TEXT SHOWN -
▼

Ajay Seth, chairman, IRDAI
Seth highlighted that in non-life Insurance sector, persistent rise in complaints signals systemic service issues.Health and motor claims are key drivers, highlighting growing policyholder friction and the need for targeted corrective action.
On life insurance industry, he pointed out that rising surrenders in life insurance sector pose risks to asset-liability management (ALM), as premature exits can force early asset liquidation,reduce long-term investible funds, and signal policyholder dissatisfaction or competitive pressures from other financial products
Hyderabad:In a move aimed at plugging loopholes in the Indian insurance industry, the Insurance Regulatory and Development Authority of India has decided to intensify its scrutiny of the sector’s performance through more granular monitoring and oversight.
Ajay Seth, chairman,IRDAI, while addressing the 133rd board meeting of the IRDAI, expressed concern over certain unhealthy developments in the industry and indicated that there was a need to periodically review the sector’s performance to enable timely policy and regulatory interventions, wherever necessary.
Accordingly, he suggested that a review of performance of industry/specific segments/specific parameters requiring the attention of the insurance regulator will be be presented in the next IRDAI’s board meeting.
“The sharp rise in commissions highlights a structurally high-cost industry, with growth still reliant on expensive intermediary-driven distribution rather than any cost-saving digital transformation. High front-loaded acquisition costs erode policyholder value in long-term products, leaving low asset build-up in early years and minimal surrender value on early exit.This cost structure undermines trust and persistency, as early exits effectively wipe out the policyholder’s principal while weakening the sector’s overall value proposition,” he said.

▲

RECORDS -
▼

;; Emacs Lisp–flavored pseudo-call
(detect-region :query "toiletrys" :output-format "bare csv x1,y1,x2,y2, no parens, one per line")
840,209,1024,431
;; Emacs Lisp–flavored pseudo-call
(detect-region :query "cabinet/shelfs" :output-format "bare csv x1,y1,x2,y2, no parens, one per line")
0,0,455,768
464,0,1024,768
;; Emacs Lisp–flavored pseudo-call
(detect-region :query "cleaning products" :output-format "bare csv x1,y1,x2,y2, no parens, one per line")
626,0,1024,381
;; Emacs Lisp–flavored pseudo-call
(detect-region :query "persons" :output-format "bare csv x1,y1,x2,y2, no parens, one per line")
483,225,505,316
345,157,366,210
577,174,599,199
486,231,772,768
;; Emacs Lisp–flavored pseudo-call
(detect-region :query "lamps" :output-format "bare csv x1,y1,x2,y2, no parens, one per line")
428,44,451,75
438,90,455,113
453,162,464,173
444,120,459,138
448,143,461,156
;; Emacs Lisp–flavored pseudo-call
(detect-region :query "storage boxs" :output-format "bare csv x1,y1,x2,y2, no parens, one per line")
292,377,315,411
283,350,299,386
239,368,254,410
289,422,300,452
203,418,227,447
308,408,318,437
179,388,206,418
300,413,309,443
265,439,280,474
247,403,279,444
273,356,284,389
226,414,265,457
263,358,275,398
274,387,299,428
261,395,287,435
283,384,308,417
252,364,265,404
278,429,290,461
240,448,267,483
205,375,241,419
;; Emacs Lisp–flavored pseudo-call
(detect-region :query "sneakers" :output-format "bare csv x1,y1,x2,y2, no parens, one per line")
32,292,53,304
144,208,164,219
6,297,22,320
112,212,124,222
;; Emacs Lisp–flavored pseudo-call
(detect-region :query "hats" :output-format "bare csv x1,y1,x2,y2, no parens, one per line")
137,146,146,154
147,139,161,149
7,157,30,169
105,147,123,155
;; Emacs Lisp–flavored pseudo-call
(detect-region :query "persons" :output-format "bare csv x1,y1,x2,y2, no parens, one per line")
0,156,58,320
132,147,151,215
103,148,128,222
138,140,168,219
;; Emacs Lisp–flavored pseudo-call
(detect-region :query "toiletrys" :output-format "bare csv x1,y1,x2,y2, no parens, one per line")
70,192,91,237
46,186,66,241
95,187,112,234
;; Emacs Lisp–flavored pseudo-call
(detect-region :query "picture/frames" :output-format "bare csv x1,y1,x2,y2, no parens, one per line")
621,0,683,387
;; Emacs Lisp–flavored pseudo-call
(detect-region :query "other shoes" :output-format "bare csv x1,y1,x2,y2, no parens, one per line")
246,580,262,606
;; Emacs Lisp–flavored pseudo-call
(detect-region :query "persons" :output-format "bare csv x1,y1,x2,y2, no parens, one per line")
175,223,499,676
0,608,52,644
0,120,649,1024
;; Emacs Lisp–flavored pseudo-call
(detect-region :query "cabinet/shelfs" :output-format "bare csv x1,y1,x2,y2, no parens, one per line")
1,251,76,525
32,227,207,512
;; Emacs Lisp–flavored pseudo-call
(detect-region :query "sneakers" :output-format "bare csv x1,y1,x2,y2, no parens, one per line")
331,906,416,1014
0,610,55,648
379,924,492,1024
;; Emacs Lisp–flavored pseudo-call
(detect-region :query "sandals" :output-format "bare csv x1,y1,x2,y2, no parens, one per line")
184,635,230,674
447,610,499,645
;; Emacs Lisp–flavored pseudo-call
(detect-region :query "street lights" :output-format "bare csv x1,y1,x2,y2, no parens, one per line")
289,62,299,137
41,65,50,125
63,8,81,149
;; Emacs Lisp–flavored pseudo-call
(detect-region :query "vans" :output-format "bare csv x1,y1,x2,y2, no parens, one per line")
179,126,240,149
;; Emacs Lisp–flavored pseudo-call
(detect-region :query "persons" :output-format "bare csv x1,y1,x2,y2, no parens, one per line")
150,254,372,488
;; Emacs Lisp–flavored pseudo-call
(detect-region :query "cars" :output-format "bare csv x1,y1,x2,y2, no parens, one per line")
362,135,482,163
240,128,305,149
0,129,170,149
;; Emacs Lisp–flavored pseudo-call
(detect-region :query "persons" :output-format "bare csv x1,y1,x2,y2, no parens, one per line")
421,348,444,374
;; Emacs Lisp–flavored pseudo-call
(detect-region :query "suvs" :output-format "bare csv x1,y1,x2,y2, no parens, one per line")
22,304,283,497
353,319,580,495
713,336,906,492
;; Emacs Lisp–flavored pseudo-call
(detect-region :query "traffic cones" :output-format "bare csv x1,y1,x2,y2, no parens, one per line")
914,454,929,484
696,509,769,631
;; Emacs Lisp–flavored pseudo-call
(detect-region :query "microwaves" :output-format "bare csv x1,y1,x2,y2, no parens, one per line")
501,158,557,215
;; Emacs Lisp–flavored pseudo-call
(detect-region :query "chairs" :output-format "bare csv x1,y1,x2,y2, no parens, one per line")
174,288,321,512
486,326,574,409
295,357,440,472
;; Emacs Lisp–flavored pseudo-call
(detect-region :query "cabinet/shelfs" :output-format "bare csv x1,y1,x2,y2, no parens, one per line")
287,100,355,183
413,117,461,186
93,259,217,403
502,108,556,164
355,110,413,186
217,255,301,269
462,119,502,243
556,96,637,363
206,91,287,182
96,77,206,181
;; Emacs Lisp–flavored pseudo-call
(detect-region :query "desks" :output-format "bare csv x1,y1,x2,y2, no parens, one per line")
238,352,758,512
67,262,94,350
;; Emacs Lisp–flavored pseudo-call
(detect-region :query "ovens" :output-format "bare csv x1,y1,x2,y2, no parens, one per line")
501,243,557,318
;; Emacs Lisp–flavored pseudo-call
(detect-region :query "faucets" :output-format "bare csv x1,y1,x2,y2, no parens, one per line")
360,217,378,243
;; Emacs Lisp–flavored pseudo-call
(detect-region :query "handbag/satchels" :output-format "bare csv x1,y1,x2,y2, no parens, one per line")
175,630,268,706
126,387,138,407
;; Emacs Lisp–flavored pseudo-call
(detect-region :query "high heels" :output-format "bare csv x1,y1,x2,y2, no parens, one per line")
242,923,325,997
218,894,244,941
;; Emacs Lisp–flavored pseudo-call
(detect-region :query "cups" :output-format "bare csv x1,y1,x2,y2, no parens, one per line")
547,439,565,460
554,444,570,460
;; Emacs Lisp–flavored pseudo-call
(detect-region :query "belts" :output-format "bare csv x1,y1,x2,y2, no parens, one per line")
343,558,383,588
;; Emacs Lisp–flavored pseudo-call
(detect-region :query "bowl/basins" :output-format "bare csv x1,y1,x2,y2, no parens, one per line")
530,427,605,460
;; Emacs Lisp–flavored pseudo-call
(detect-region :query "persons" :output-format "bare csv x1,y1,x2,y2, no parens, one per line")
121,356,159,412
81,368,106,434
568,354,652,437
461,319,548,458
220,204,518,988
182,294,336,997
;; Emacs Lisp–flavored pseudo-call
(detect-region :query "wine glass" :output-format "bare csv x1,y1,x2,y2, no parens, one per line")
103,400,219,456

▲

PROBLEM STATEMENT -
Please carry on the article on the insurance regulator, starting after its final paragraph. The records come from a separate source, unrelated to the article on the insurance regulator.

ANSWER BELOW -
He also highlighted that in non-life Insurance sector, persistent rise in complaints signals systemic service issues. Health and motor claims are key drivers, highlighting growing policyholder friction and the need for targeted corrective action.
“Non-life insurers continue to face weak core profitability, with persistent underwriting losses across segments, most pronounced among PSUs. Investment income remains the key stabilizer, offsetting underwriting losses,but creates vulnerability to market and interest-rate cycles,” he cautioned
On life insurance industry, he pointed out that rising surrenders in life insurance sector pose risks to asset-liability management (ALM), as premature exits can force early asset liquidation,reduce long-term investible funds, and signal policyholder dissatisfaction or competitive pressures from other financial products
He also emphasised the need for creating sufficient reinsurance capacity in Indian insurance market.
“Significant increase in reinsurance ceded by General and Health Insurers reflects growing risk transfer needs. The rising dependence on cross-border reinsurance indicates capacity constraints in the domestic market and increases exposure to global pricing cycles. Growing outward premium flows also imply foreign exchange outgo, highlighting the need to strengthen domestic reinsurance capacity, including through IFSC Insurance Offices (IIOs), to retain premiums and enhance sector resilience,” he suggested.
According to Seth,another major initiative having a bearing on the sector is enactment of the Sabka Bima Sabki Raksha (Amendments to Insurance Laws), Act, 2025 to introduce forward looking reforms that aim at deepening insurance coverage, provide ease of doing business and improve regulatory oversight and governance, capital augmentation, adoption of advanced technology and global best practices in insurance sector.
“We have to work towards achieving the intent of the Parliament for the insurance ecosystem which is clearly depicted in the new Act,” he stressed.
The Act intends to further accelerate the growth and development of the insurance sector, to ensure better protection of policyholders,to improve ease of doing business for insurance companies, intermediaries and other stakeholders and bring transparency in regulation making and to improve regulatory oversight over the sector, he explained.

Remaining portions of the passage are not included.